* **RECORDED DATA**:
_ _ _ _

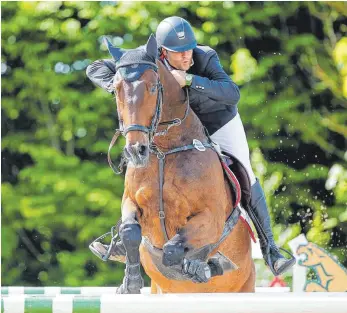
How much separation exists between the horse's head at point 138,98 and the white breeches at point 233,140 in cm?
88

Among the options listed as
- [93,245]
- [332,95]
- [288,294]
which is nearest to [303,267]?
[93,245]

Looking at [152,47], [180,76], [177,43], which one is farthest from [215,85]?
[152,47]

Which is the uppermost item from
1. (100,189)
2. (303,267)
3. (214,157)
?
(214,157)

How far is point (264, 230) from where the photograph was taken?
693cm

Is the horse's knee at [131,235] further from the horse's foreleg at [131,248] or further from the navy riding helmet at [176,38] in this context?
the navy riding helmet at [176,38]

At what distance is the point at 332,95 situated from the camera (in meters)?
14.9

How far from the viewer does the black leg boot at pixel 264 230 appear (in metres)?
6.83

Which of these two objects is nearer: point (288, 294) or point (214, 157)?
point (288, 294)

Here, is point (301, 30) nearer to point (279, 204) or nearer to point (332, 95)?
point (332, 95)

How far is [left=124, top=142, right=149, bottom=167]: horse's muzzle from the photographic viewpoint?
18.3 feet

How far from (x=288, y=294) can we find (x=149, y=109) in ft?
4.26

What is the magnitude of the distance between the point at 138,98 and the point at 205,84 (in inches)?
21.3

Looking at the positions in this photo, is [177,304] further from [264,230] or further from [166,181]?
[264,230]

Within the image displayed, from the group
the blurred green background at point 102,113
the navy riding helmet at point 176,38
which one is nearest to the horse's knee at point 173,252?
the navy riding helmet at point 176,38
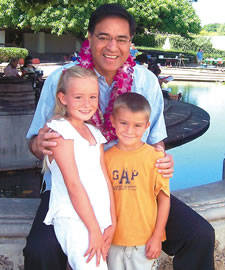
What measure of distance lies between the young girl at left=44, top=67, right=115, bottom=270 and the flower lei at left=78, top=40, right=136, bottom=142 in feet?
1.14

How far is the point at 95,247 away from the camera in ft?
6.22

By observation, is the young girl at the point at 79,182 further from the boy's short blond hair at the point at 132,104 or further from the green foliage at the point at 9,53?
the green foliage at the point at 9,53

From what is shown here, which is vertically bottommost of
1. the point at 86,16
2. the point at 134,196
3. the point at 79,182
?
the point at 134,196

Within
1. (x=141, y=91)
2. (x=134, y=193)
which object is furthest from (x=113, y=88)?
(x=134, y=193)

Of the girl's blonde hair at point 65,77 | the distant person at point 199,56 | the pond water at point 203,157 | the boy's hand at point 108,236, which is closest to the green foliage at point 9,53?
the distant person at point 199,56

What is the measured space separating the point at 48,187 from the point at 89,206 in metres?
0.55

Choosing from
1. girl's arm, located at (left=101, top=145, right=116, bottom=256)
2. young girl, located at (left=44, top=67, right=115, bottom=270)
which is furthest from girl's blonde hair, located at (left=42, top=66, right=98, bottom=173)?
girl's arm, located at (left=101, top=145, right=116, bottom=256)

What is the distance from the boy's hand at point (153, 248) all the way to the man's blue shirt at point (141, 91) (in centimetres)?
72

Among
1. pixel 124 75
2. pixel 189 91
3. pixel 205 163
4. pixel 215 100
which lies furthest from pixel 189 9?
pixel 124 75

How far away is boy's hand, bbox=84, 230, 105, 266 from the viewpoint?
1.88 meters

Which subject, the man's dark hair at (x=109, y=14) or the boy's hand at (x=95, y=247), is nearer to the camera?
the boy's hand at (x=95, y=247)

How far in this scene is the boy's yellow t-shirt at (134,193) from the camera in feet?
6.83

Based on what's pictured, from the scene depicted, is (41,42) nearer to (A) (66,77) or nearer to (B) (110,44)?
(B) (110,44)

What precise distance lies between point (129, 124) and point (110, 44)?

_ _ _ _

* **WHAT YOU SHOULD DO**: Reproduce all of the data above with every instance of "white breeches" replaced by "light-colored breeches" and everything else unchanged. Omit the pictures from your answer.

* **REPLY TO THE EXERCISE**:
How much separation exists between the horse's head at point 138,98 and the light-colored breeches at point 233,140 in cm?
88

Among the options listed as
- [93,245]
- [332,95]
- [288,294]
which is nearest to [303,267]?
[93,245]

Looking at [152,47], [180,76], [177,43], which one is farthest from [215,85]?
[152,47]

Which is the uppermost item from
1. (100,189)
2. (303,267)
3. (214,157)
?
(214,157)

How far is point (264, 230) from where the photograph was taken?
693cm

Is the horse's knee at [131,235] further from the horse's foreleg at [131,248] or further from the navy riding helmet at [176,38] in this context?
the navy riding helmet at [176,38]

At what distance is the point at 332,95 situated from the camera (in meters)?
14.9

How far from the viewer does the black leg boot at pixel 264 230 appear (in metres)?
6.83

Which of these two objects is nearer: point (288, 294) or point (214, 157)?
point (288, 294)

Here, is point (301, 30) nearer to point (279, 204) or nearer to point (332, 95)?
point (332, 95)

How far is [left=124, top=142, right=149, bottom=167]: horse's muzzle from the photographic viewpoint?
18.3 feet

How far from (x=288, y=294) can we find (x=149, y=109) in ft?
4.26

What is the magnitude of the distance between the point at 138,98 and the point at 205,84 (in inches)?
21.3

Looking at the positions in this photo, is [177,304] further from [264,230] or further from [166,181]?
[264,230]

Within the image displayed, from the group
the blurred green background at point 102,113
the navy riding helmet at point 176,38
which one is nearest to the horse's knee at point 173,252?
the navy riding helmet at point 176,38
What measure of distance lies between the young girl at left=44, top=67, right=115, bottom=270 and the flower lei at left=78, top=40, right=136, bottom=142 in feet?
1.14

How far is the point at 95,247 away from the camera in ft?
6.22

By observation, is the young girl at the point at 79,182 further from the boy's short blond hair at the point at 132,104 or further from the green foliage at the point at 9,53?
the green foliage at the point at 9,53

From what is shown here, which is vertically bottommost of
1. the point at 86,16
2. the point at 134,196
3. the point at 79,182
?
the point at 134,196

Within
1. (x=141, y=91)
2. (x=134, y=193)
which object is furthest from (x=113, y=88)?
(x=134, y=193)

Of the girl's blonde hair at point 65,77 | the distant person at point 199,56 | the pond water at point 203,157 | the boy's hand at point 108,236, which is closest to the green foliage at point 9,53?
the distant person at point 199,56

What is the measured space separating the point at 48,187 from the point at 89,206 in metres?
0.55

Choosing from
1. girl's arm, located at (left=101, top=145, right=116, bottom=256)
2. young girl, located at (left=44, top=67, right=115, bottom=270)
which is furthest from girl's blonde hair, located at (left=42, top=66, right=98, bottom=173)?
girl's arm, located at (left=101, top=145, right=116, bottom=256)

What is the distance from the boy's hand at point (153, 248) all the way to the man's blue shirt at point (141, 91) (in centimetres)?
72

Among
1. pixel 124 75
2. pixel 189 91
3. pixel 205 163
4. pixel 215 100
which lies furthest from pixel 189 9?
pixel 124 75

How far away is boy's hand, bbox=84, 230, 105, 266 from the viewpoint?
1.88 meters

Which subject, the man's dark hair at (x=109, y=14) or the boy's hand at (x=95, y=247), is nearer to the camera?
the boy's hand at (x=95, y=247)

How far in this scene is the boy's yellow t-shirt at (134,193) from the camera in feet?
6.83

Based on what's pictured, from the scene depicted, is (41,42) nearer to (A) (66,77) or nearer to (B) (110,44)?
(B) (110,44)

What precise distance lies between point (129, 124) and point (110, 44)?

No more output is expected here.